In this NOAA image taken by the GOES satellite, Hurricane Lee crosses the Atlantic Ocean as it moves west on September 8, 2023.
NOAA | Getty Images
Hurricane Lee weakened to a Category 3 hurricane Friday evening, one day after it exploded from a Category 1 to a dangerous Category 5, but is still forecast to remain a powerful storm into next week.
Lee’s rapid intensification Thursday was rare — maximum sustained winds doubled from 80 mph to 165 mph in a matter of 24 hours.
On Friday, the storm weakened gradually from its status as a Category 5 in the early morning, eventually down to a Category 3, still remaining a major hurricane.
Lee is now swirling about 440 miles east of the northern Leeward Islands with maximum sustained winds of 115 mph, the National Hurricane Center said in an 11 p.m.
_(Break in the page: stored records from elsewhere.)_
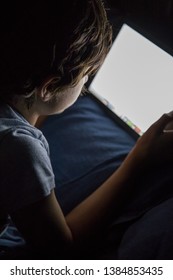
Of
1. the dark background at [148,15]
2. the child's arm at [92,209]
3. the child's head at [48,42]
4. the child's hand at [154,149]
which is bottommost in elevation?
the child's arm at [92,209]

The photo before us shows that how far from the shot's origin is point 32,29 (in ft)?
1.90

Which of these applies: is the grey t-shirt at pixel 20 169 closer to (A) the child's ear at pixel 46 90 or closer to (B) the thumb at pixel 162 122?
(A) the child's ear at pixel 46 90

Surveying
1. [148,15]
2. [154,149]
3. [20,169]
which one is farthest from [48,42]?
[148,15]

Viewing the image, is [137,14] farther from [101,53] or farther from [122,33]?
[101,53]

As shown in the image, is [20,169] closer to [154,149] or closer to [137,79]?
[154,149]

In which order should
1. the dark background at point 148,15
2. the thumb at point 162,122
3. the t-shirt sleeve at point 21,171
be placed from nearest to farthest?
the t-shirt sleeve at point 21,171 < the thumb at point 162,122 < the dark background at point 148,15

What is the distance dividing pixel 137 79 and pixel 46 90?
0.32 metres

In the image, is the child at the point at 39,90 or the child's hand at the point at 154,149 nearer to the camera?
the child at the point at 39,90

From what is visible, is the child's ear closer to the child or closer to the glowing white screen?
the child

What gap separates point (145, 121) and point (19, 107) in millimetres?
329

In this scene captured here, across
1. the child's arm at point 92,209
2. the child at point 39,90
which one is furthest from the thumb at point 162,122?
the child at point 39,90

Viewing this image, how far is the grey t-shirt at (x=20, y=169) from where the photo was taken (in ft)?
1.89

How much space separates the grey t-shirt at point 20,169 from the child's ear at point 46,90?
0.25 ft

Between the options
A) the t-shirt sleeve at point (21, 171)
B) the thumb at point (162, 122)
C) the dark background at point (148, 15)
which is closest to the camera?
the t-shirt sleeve at point (21, 171)
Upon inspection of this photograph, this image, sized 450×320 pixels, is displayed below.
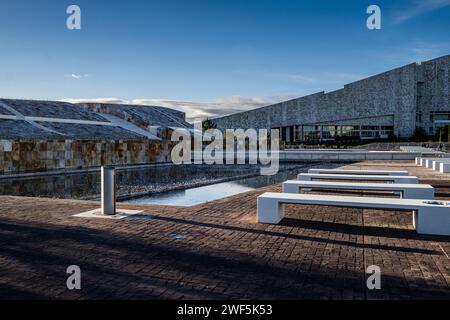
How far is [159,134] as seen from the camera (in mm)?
34812

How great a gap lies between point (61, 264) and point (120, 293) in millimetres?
1276

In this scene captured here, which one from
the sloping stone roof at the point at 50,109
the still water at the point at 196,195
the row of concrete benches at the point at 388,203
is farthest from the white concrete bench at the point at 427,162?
the sloping stone roof at the point at 50,109

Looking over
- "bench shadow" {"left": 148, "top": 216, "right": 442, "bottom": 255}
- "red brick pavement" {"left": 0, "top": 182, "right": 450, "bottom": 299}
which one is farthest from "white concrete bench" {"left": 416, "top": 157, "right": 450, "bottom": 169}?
"bench shadow" {"left": 148, "top": 216, "right": 442, "bottom": 255}

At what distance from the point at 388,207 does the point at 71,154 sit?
18626 mm

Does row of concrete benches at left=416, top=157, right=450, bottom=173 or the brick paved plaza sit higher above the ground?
row of concrete benches at left=416, top=157, right=450, bottom=173

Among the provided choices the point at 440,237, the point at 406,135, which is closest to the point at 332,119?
the point at 406,135

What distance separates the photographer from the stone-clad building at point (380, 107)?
55.0 metres

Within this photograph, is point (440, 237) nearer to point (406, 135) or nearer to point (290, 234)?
point (290, 234)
ET advisory.
The hurricane is moving west, northwest at 13 mph, and is forecast to pass to the north of the northern Leeward Islands, the Virgin Islands and Puerto Rico over the weekend and into early next week.
“Fluctuations in intensity are likely over the next few days, however Lee is expected to remain a powerful hurricane through early next week,” the advisory said. No coastal watches or warnings are in effect.
Lee created swells that were affecting portions of the Lesser Antilles and were forecast to reach the British and U.S. Virgin Islands, Puerto Rico, Hispaniola, the Turks and Caicos Islands, the Bahamas and Bermuda over the weekend.
“These swells are likely to cause life-threatening surf and rip current conditions,” the advisory said.
Lee will bring high surf and dangerous rip currents to the U.S. East Coast as early as Sunday, and could worsen through the week.
There is still some uncertainty about Lee’s exact path as it depends on steering currents. However, models show it’s headed toward Bermuda and then to the north.